Muitas pessoas estão a confundir a intervenção do papa Bento XVI na Universidade de Ratisbona com se de um tocar de sinos a rebate para reunir a congregação cristã se tratasse. Eu continuo a julgar que antes de mais o papa está a fazer uso da sua capacidade de raciocinar e de usar argumentos para falar para a humanidade, em nome da capacidade de cada um poder utilizar a sua razão, desenvolver o seu espírito crítico e manifestar-se livremente. Isto não é uma prerrogativa do ocidente, são faculdades comuns a todos os seres humanos que devem poder discutir em público as suas ideias e crenças.
Mais do que uma defesa dos valores ocidentais, o papa está a defender os valores universais da pessoa humana. Temos tendência a esquecer que os radicais islâmicos não nos fazem mal a nós ocidentais em primeiro lugar, fazem-no ao seu próprio povo que está constrangido a moldar o seu comportamento de acordo com os ditames de suas excelentíssimas individualidades supremas. Quantas pessoas moderadas se sentem forçadas ao silêncio, porque senão serão perseguidas, presas ou mortas? Quantas pessoas que não crêem o podem afirmar sem incorrer em penas de morte? Quanta liberdade existe para o povo muçulmano pensar e agir para além da que os seus líderes religiosos/políticos lhes ditam? Isto é viver sob ditadura, e, a esquerda que não se engane, não é passível de ser contextualizada na esfera do respeito pela diferença cultural de cada povo. Isso é entregá-los a forças violentas que não os atendem ou prezam em nome de uma vontade de poder abusivo.
Não se trata de um discurso que contraponha o mérito dos cristãos (até porque a história ensinou-nos bem, onde e como tão mal se empregou esse mérito) ao desmérito dos muçulmanos, a direita que não se engane. É um discurso que anuncia a possibilidade de cada um interpretar as crenças num quadro alargado de reflexão e uso da vontade autónoma. O mundo muçulmano está a guardar por um John Locke que escreva a sua “Carta sobre a tolerância”, e nós não devemos ignorá-lo em nome de uma ideia de que não nos devemos imiscuir nos seus assuntos internos. Claro que não devemos, mas daí a calarmo-nos cobardemente com medo dos urros da populaça há uma diferença enorme para o animal que pensa. O papa não temeu nem se acobardou. Falou pelos intelectuais do mundo inteiro, sobretudo pelos que não podem exprimir o que pensam.

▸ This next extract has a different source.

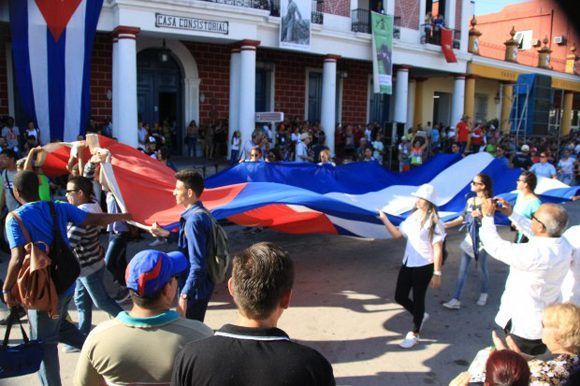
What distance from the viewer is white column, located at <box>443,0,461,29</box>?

Eu penso nas muitas crianças e nas mulheres muçulmanas que continuadamente são reféns da violência, penso sobretudo nas crianças afegãs que ontem foram vítimas de uma maliciosa criatura que não suportou vê-las felizes a receber pequenas lembranças. O ódio pelo ocidente é grande, mas o sentimento do ocidente por eles não deve ser o de uma indiferença maior, em nome dos que lutam pela liberdade.
“... não cabe ao magistrado civil o cuidado das almas, nem tampouco a quaisquer outros homens. Isto não lhe foi outorgado por Deus; porque não parece que Deus jamais tenha delegado autoridade a um homem sobre outro para induzir outros homens a aceitar sua religião. Nem tal poder deve ser revestido no magistrado pelos homens, porque até agora nenhum homem menosprezou o zelo de sua salvação eterna a fim de abraçar em seu coração o culto ou fé prescritos por outrem, príncipe ou súdito. Mesmo se alguém quisesse, não poderia jamais crer por imposição de outrem. (...)
Em segundo lugar, o cuidado das almas não pode pertencer ao magistrado civil, porque seu poder consiste totalmente em coerção. Mas a religião verdadeira e salvadora consiste na persuasão interior do espírito, sem o que nada tem qualquer valor para Deus, pois é a natureza do entendimento humano, que não pode ser obrigado por nenhuma força externa. Confisque os bens dos homens, aprisione e torture seu corpo; tais castigos serão em vão, se se esperar que eles o façam mudar seus julgamentos internos acerca das coisas”.